Les sentinelles de la RSE
Marc Dumon, le maître de l’oxymore
« Je jette mes mégots dans la rue, je trie très peu, je n’ai pas du tout l’âme d’écolo : je ne dois pas être le bon exemple ‘développement durable’… » explique Marc Dumon, délégué régional de l’ANFH, l’association nationale pour la formation des personnels hospitaliers. Pas le bon exemple, Marc Dumon ? Le maître de l’oxymore, plutôt. Il porte l’égalité hommes/femmes à l’école de Rennes, s’engage sur la qualité de vie au travail, dans la construction d’un hôpital HQE…
À 20 ans, celui qui se décrit comme « un fainéant avec quelques capacités » devient fonctionnaire des postes. Il travaille dans les wagons postaux, la nuit, découvre l’exigence organisationnelle, l’esprit de service, la solidarité. Il y restera cinq ans. En 1992, cependant, il reprend les études à Sciences-po Paris, prépare l’ENA, et finit par entrer à l’ENSP (actuelle EHESP) à 30 ans. Il y trouve sa place : « Il n’y a pas de plus bel endroit que l’hôpital public. On y fait de la technologie médicale, du bâtiment, du traitement des déchets, de l’énergie, on y construit une vision de la médecine… Il n’y a pas de plus beau métier. ». Il est DRH au CHU de Nîmes, puis de Narbonne, et s’engage dans ce qui est alors un beau projet : l’ANFH. Créé en 1974 après les lois Delors qui structure la formation, l’ANFH sanctuarise de l’argent pour financer la formation. « Aujourd’hui, 98 % des hôpitaux y adhèrent et nous versent 2,9 % de la masse salariale pour la formation du personnel. Le secteur de la santé est un lieu d’apprentissage permanent où théorie et pratique sont indissociables. » En 2007, Marc Dumon devient responsable de l’ANFH en PACA.
Pas de déclic « développement durable », pour cet homme qui estime que cette philosophie globale est extrêmement naturelle : « Ma grand-mère avec son potager était plus développement durable que beaucoup d’entre nous… Et dans les années 70, les hôpitaux psychiatriques avaient leur propre ferme et vivaient en autosuffisance sur un certain nombre de choses. Aujourd’hui, on a besoin de 10 ingénieurs pour faire du circuit-court. » Pour Marc Dumon, le développement durable est le juste retour de balancier de la dictature des experts. « C’est l’application du bon sens. Il faut accompagner les hôpitaux sur ces sujets. » Vision à long terme, voire visionnaire : d’après Marc Dumon, l’hôpital du futur sera beaucoup plus plastique, constitué de blocs de plateaux techniques transportables et adaptables. « Les hôpitaux sont d’énormes structures de béton, alors qu’ils doivent être flexibles ! Il faut faire bouger les lignes sur le télétravail, les organisations, la télémédecine. Le monde va changer très vite ces prochaines années. » Avec son équipe au sein de l’ANFH-PACA, Marc Dumon a développé 8 « Serious Games » et travaille depuis dix ans sur la qualité de vie au travail.
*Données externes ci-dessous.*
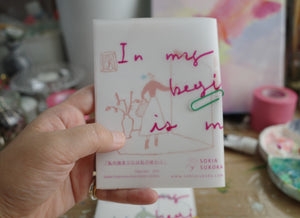 ZINE "In my beginning is my end" オレンジ / in Orange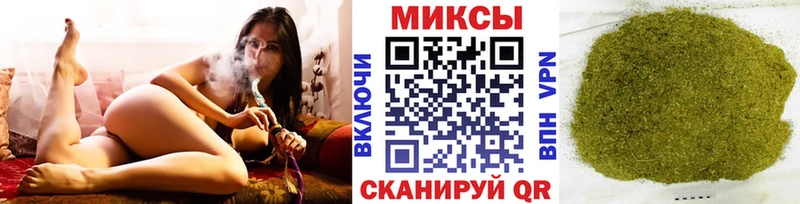 Купить закладки  Каменка  Бутират 1.4BDO 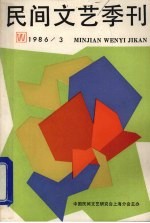 民间文艺季刊 1986/3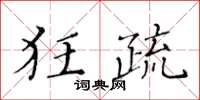 黃華生狂疏楷書怎么寫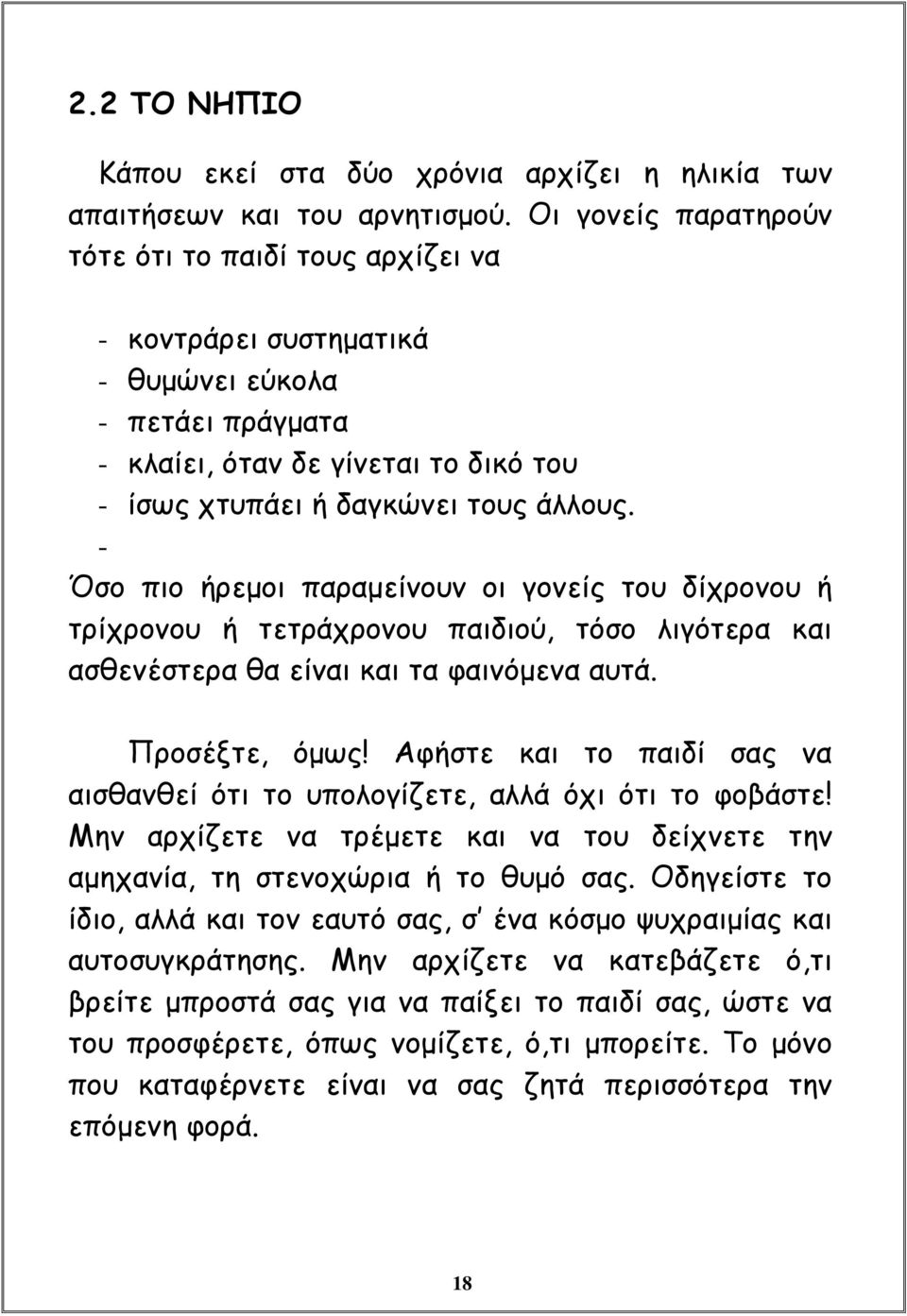 - Όσο πιο ήρεμοι παραμείνουν οι γονείς του δίχρονου ή τρίχρονου ή τετράχρονου παιδιού, τόσο λιγότερα και ασθενέστερα θα είναι και τα φαινόμενα αυτά. Προσέξτε, όμως!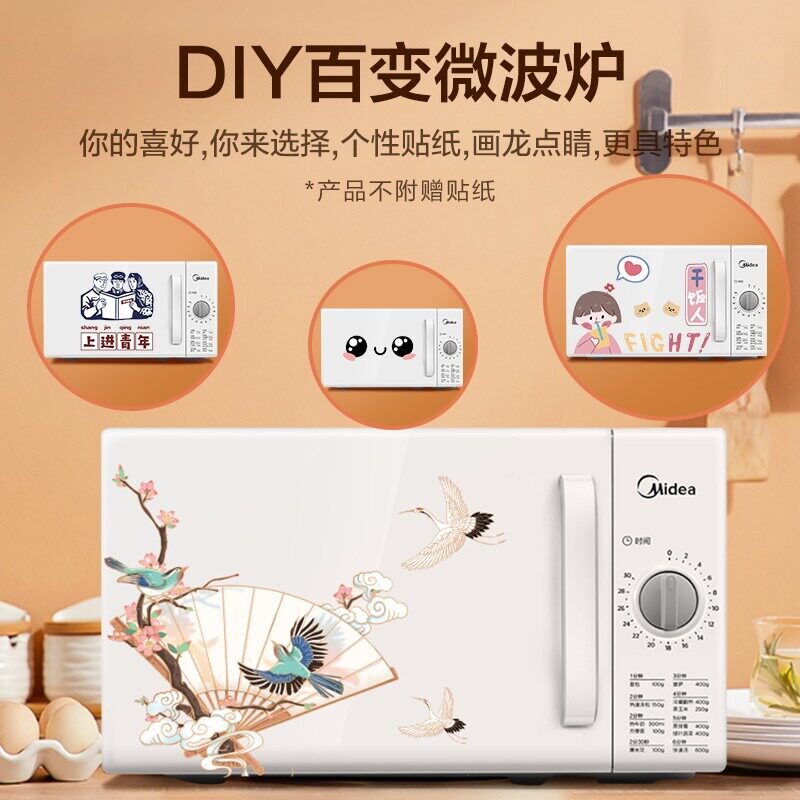  美的微蒸烤微波炉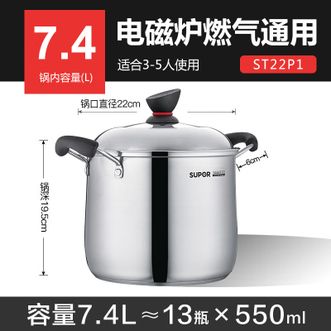 苏泊尔/Supor  304不锈钢汤锅奶锅电磁炉燃气汤锅 ST22P1丨 22cm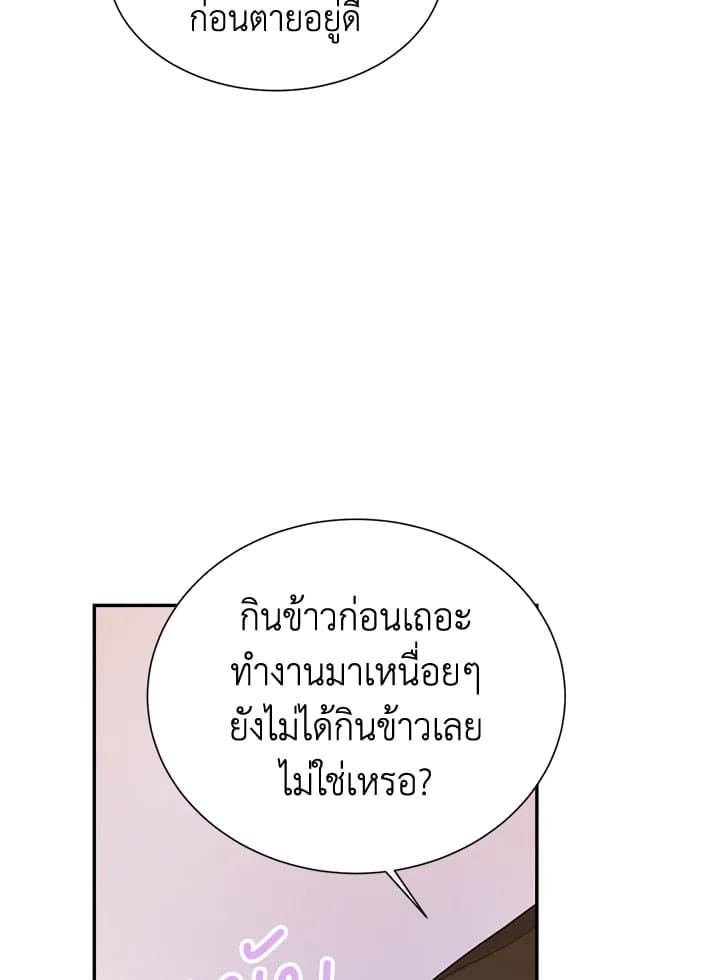 I Became the Lousy Side Top ตอนที่ 18024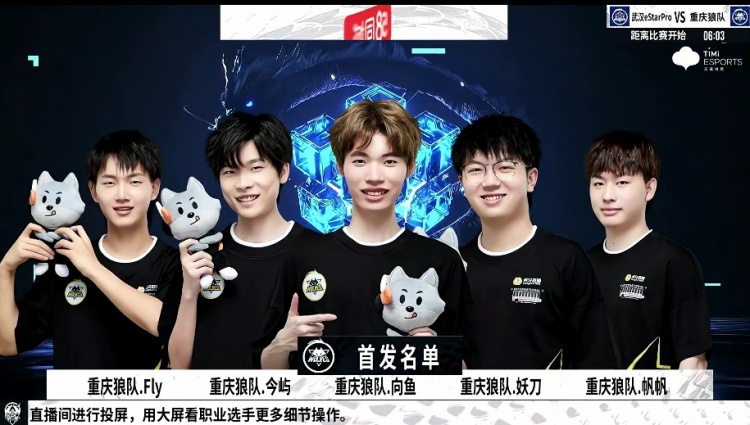 顶级中场的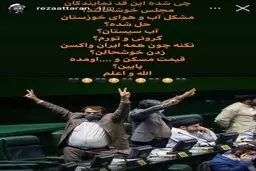 حمله کیهان به رضا عطاران به خاطر انتقادش از طرح محدودسازی فضای مجازی: برخی از به اصطلاح سلبریتی‌ها اظهار نظرهای دور از سواد خود را منتشر می‌کنند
C’est aujourd’hui sur le management et l’intelligence collective que l’ANFH accompagne les hôpitaux, basé sur la méthode d’« Appreciative Inquiry » développée à Cleveland. Sa conclusion ? « Dans le camp des directeurs d’hôpitaux un peu atypiques, je tiens une petite place. » Dans le camp des visionnaires, plutôt.